4. A method of producing an optical element by use of a press-molding apparatus, said apparatus comprising upper and lower dies which are faced with each other and at least one of which is movable as a movable die, and a pair of heating members as upper-die and lower-die heating means having heating coils for induction-heating the upper and the lower dies, respectively, said heating member for heating the movable die comprising a first heating coil for heating the movable die in a first position, a second heating coil for heating the movable die in a second position which is apart from the other die than said first position, and switching means for selectively supplying the first or the second heating coil with an electric current from a power supply;

said method comprising:

energizing the first heating coil when the movable die is in the first position; and

energizing the second heating coil when the movable die is in the second position.

5. The press-molding method according to claim 4, wherein the first heating coil for heating the movable die in the first position and the heating coil for heating the other die are energized at different frequencies.

6. The press-molding method according to claim 4, wherein the first heating coil for heating the movable die in the first position and the heating coil for heating the other die are energized in a time-division fashion.

7. The press-molding method according to claim 6, wherein one and the other of the upper and the lower dies faced with each other are a fixed die and a movable die, respectively, and the heating coil for heating the fixed die and the second heating coil for heating the movable die in the second position are simultaneously energized.

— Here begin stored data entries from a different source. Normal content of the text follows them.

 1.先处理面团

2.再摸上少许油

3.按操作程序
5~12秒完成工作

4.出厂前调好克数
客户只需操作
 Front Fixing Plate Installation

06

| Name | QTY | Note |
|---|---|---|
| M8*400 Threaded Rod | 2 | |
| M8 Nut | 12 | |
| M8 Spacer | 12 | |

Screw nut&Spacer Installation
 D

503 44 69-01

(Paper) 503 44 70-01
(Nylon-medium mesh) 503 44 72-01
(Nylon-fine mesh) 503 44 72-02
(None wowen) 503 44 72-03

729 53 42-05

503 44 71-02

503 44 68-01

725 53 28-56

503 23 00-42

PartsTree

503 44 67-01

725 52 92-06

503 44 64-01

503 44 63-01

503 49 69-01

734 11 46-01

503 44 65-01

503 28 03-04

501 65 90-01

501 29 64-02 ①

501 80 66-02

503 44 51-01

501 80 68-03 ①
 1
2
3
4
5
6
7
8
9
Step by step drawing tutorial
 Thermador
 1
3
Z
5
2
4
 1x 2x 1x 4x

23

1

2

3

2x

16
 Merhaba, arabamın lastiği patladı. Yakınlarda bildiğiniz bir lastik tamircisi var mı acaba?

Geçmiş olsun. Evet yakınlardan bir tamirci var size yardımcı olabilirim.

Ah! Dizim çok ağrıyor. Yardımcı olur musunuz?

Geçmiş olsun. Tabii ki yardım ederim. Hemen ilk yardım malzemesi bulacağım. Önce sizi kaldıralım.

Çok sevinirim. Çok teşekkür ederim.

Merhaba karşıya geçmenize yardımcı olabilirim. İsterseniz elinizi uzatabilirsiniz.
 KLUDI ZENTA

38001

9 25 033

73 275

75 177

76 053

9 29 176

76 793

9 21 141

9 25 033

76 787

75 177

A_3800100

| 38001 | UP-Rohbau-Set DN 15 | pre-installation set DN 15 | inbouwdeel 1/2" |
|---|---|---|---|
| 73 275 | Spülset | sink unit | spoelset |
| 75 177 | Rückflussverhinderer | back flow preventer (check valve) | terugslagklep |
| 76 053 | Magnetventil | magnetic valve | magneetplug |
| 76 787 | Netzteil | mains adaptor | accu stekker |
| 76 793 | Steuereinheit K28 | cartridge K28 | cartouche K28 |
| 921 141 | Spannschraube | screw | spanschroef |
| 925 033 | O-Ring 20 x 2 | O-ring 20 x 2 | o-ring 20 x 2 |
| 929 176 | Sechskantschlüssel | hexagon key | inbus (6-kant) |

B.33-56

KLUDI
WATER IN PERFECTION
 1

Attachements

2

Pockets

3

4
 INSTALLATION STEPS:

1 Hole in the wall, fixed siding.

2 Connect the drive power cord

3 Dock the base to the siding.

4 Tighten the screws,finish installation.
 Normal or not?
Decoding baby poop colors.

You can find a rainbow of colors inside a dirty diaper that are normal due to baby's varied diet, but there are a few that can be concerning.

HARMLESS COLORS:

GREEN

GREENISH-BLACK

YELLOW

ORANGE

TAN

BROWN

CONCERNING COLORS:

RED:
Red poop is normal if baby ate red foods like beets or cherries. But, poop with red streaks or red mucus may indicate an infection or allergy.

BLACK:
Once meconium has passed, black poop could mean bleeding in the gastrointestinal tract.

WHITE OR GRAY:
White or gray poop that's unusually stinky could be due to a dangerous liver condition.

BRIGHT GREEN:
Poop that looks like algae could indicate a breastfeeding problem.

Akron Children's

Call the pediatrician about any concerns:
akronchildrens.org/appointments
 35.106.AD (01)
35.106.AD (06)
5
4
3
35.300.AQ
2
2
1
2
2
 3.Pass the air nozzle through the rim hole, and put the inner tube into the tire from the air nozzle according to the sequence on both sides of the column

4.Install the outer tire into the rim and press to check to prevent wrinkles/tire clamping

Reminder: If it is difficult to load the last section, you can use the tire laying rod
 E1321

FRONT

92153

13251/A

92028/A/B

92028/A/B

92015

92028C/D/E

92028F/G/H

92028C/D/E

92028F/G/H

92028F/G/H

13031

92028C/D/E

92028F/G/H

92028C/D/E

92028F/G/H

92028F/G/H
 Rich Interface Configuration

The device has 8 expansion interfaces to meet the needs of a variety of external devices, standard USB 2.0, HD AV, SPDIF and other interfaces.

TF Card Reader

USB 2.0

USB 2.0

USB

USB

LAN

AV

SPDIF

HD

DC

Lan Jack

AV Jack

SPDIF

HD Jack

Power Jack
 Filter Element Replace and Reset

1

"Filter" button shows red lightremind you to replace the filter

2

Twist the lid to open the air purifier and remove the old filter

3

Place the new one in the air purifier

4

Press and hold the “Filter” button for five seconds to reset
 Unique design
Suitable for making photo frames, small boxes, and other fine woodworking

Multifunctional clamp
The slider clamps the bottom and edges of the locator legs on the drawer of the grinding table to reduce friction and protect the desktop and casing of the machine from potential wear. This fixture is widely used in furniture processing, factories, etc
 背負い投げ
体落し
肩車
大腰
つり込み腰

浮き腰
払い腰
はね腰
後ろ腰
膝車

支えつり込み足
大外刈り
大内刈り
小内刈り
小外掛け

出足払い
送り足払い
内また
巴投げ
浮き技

8. The method according to claim 4, further comprising:

heating upper and lower dies when the movable die is in the first position;

supplying a heated and softened material between the upper and the lower dies which are spaced apart so that the movable die is in the second position;

press-molding the material to the optical element with the upper and the lower dies; and

removing the optical element thus molded from between the upper and the lower dies when the upper and the lower dies are spaced apart so that the movable die is in the second position.